▶ _Prompt_
Locate each line in the entries that contains the string "instances" and copy all of those lines out.

▶ _Data for the task_

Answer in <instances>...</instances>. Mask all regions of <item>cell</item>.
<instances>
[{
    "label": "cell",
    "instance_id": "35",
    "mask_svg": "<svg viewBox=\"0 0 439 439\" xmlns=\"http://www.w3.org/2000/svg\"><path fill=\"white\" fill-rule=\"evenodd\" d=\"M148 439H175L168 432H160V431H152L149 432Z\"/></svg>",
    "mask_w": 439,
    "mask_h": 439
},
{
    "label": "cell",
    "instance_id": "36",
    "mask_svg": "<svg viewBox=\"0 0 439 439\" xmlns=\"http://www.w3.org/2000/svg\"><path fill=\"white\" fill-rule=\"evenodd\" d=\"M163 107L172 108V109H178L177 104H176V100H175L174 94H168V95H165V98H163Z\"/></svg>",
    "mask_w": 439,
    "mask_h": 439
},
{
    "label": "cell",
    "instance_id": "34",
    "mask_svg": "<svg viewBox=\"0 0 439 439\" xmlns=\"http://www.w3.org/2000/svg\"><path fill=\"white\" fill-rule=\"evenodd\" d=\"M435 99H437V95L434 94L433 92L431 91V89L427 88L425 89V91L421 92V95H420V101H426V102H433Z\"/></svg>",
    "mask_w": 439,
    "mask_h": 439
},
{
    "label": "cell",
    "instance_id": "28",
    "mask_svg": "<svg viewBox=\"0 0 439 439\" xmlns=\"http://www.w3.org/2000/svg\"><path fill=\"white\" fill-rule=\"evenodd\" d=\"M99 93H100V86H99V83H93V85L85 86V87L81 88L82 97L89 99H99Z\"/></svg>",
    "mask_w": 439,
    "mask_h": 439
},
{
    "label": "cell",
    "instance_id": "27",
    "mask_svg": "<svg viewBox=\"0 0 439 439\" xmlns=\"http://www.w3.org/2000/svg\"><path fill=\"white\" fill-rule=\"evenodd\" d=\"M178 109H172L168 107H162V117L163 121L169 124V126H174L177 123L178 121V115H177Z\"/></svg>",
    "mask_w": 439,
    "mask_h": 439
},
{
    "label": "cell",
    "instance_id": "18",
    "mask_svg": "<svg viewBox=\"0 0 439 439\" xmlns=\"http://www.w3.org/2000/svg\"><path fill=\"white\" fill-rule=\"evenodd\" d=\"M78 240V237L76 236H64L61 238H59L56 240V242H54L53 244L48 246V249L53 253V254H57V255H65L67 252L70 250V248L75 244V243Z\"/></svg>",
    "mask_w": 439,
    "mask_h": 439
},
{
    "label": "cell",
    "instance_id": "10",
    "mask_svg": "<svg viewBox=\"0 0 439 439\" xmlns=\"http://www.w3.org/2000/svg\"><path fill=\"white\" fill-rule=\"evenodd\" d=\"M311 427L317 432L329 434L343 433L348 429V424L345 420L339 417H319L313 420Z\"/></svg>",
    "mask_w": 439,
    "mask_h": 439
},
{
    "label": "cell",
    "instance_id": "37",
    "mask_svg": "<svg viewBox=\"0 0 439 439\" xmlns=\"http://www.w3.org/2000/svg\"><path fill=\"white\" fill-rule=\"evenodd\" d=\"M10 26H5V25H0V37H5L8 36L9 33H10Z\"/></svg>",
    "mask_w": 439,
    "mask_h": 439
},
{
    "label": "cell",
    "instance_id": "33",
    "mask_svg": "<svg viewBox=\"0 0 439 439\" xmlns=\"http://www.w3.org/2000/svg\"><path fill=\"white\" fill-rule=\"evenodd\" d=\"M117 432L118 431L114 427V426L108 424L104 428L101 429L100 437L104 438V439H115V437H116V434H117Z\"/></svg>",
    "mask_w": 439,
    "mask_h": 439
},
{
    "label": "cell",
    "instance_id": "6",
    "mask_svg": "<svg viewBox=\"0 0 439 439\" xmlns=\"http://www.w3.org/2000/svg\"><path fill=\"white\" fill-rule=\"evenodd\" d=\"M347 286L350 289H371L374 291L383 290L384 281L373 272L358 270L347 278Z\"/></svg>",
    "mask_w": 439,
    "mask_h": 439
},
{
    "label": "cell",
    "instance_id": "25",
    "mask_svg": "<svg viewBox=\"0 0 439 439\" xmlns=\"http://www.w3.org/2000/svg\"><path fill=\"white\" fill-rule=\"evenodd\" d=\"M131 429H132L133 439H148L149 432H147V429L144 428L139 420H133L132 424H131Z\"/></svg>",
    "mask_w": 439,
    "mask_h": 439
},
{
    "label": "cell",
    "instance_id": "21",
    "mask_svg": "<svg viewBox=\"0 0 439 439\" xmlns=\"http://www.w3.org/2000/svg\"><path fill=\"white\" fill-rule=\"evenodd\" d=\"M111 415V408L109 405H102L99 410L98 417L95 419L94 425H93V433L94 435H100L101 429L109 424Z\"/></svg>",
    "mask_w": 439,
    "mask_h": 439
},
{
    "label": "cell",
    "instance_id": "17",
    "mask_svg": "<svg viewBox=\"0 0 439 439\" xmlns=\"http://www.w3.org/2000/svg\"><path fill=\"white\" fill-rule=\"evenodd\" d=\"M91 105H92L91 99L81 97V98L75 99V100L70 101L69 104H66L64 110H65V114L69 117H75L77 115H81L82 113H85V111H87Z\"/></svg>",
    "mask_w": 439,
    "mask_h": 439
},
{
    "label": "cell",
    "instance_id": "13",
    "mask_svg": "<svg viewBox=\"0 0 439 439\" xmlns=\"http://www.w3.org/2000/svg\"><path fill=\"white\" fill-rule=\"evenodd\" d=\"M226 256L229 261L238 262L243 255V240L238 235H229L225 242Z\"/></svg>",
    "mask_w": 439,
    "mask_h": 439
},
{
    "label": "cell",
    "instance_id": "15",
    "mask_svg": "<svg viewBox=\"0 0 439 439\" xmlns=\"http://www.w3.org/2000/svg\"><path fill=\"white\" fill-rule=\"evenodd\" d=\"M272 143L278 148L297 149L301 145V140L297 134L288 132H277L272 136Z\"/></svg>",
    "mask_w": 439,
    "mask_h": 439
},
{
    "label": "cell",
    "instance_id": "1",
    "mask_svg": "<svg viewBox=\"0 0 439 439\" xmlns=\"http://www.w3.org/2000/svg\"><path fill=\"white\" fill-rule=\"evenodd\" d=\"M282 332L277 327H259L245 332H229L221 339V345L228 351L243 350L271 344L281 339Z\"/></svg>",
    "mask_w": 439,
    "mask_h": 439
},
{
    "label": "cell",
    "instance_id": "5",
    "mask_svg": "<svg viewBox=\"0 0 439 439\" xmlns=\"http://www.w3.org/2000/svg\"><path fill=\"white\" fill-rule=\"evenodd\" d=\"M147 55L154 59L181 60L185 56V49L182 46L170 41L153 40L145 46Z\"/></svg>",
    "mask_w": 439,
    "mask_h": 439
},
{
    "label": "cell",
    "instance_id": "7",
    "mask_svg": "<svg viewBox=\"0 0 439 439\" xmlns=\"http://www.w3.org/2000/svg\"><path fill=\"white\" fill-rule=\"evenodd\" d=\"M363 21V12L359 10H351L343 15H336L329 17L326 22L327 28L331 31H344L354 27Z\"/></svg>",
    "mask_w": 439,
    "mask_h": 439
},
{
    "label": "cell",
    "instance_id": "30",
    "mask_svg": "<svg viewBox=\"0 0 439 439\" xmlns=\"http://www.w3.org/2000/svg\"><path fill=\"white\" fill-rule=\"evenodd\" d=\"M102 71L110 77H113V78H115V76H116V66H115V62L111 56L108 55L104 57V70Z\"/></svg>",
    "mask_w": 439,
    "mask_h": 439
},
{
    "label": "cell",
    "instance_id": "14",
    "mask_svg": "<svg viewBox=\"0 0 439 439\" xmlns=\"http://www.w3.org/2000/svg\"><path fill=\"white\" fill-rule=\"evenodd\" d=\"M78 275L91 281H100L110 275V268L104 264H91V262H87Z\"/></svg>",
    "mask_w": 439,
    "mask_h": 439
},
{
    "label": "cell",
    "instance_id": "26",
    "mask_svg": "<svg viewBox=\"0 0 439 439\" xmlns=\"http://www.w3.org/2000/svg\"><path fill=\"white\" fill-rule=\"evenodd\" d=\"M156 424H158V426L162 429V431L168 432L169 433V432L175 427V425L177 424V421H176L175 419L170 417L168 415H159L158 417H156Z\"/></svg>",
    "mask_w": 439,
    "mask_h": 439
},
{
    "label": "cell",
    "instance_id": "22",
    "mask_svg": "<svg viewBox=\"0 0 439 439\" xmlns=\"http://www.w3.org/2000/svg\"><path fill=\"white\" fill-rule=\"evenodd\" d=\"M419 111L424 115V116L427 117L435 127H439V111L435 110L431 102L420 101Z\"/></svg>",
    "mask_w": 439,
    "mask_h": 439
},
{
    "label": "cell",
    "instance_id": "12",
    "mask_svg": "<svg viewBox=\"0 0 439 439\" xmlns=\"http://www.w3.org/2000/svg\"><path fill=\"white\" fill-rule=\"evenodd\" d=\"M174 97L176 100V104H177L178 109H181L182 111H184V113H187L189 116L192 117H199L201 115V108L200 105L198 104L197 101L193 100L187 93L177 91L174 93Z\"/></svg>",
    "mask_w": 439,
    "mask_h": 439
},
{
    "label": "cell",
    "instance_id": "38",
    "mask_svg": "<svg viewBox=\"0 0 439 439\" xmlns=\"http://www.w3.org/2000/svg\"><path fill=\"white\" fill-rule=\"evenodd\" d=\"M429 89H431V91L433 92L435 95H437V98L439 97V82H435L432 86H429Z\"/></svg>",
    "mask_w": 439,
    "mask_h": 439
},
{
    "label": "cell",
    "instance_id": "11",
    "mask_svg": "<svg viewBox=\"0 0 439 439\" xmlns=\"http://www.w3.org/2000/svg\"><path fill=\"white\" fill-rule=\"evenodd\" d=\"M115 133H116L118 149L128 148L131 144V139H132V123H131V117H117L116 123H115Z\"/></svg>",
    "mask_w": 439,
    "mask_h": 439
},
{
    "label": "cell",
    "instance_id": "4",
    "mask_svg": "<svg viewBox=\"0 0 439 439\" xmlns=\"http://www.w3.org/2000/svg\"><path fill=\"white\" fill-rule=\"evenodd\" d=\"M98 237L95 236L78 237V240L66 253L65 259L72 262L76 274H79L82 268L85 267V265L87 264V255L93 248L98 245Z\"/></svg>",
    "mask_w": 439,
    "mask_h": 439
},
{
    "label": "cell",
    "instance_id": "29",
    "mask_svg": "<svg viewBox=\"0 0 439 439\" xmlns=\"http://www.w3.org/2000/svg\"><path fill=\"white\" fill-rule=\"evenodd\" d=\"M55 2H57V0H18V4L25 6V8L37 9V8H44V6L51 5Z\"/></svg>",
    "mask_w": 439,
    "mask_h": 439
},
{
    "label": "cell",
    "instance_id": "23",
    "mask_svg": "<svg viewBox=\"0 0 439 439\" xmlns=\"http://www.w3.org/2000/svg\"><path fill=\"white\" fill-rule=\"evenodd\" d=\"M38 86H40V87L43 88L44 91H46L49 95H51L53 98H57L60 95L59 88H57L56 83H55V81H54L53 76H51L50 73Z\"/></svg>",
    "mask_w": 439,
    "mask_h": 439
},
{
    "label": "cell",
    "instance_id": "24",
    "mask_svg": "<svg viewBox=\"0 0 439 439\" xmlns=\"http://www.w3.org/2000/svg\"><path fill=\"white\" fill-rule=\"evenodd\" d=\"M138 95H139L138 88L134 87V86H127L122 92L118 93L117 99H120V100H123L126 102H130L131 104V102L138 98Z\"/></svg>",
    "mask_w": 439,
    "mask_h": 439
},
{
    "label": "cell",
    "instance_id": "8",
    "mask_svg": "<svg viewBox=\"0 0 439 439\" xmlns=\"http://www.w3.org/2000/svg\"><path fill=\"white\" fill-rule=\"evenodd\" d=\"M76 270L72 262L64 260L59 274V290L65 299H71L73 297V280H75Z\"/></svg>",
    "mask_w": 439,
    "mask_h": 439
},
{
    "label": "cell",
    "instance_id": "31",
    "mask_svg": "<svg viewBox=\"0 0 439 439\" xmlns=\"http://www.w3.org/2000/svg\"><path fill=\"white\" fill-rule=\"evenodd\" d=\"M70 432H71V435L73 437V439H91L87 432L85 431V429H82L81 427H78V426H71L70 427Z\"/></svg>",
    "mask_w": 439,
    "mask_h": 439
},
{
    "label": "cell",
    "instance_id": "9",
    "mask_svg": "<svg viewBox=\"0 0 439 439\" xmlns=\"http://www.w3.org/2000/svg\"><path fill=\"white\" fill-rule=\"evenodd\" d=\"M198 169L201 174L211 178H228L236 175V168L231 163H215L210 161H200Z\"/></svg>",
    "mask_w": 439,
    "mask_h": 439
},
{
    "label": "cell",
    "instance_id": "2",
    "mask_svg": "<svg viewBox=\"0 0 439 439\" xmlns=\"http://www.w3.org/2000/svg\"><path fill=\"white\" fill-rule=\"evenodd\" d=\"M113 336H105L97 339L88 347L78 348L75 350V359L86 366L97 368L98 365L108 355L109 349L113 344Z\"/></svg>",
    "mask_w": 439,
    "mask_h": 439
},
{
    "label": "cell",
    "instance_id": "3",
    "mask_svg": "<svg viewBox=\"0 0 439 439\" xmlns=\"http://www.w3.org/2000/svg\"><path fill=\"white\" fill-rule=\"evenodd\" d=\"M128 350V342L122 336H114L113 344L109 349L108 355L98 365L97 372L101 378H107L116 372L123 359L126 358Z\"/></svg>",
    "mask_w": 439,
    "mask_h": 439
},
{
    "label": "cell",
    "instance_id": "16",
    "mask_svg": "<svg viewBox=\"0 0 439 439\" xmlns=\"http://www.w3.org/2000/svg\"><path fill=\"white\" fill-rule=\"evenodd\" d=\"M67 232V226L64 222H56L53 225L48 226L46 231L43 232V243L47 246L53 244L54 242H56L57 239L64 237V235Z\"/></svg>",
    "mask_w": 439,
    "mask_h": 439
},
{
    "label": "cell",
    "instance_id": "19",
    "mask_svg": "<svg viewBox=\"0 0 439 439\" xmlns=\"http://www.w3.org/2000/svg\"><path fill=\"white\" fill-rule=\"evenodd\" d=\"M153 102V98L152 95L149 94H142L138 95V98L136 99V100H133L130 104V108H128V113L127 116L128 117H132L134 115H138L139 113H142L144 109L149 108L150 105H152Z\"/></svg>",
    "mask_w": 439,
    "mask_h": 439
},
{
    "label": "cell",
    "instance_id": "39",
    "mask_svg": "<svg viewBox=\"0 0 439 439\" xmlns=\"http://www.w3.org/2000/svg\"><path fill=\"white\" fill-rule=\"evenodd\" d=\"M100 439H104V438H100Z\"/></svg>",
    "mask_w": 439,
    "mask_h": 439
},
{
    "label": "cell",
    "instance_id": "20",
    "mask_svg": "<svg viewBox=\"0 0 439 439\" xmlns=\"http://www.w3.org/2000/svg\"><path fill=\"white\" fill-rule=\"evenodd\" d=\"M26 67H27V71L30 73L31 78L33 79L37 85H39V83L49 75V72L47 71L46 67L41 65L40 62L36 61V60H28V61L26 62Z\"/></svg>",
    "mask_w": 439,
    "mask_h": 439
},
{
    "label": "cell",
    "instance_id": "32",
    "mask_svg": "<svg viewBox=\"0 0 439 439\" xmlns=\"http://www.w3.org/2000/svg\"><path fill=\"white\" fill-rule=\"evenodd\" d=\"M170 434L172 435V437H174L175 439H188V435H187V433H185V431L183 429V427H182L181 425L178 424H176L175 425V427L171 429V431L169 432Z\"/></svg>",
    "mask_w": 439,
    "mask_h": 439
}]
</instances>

▶ _Response to this task_
Answer in <instances>...</instances>. Mask all regions of <item>cell</item>.
<instances>
</instances>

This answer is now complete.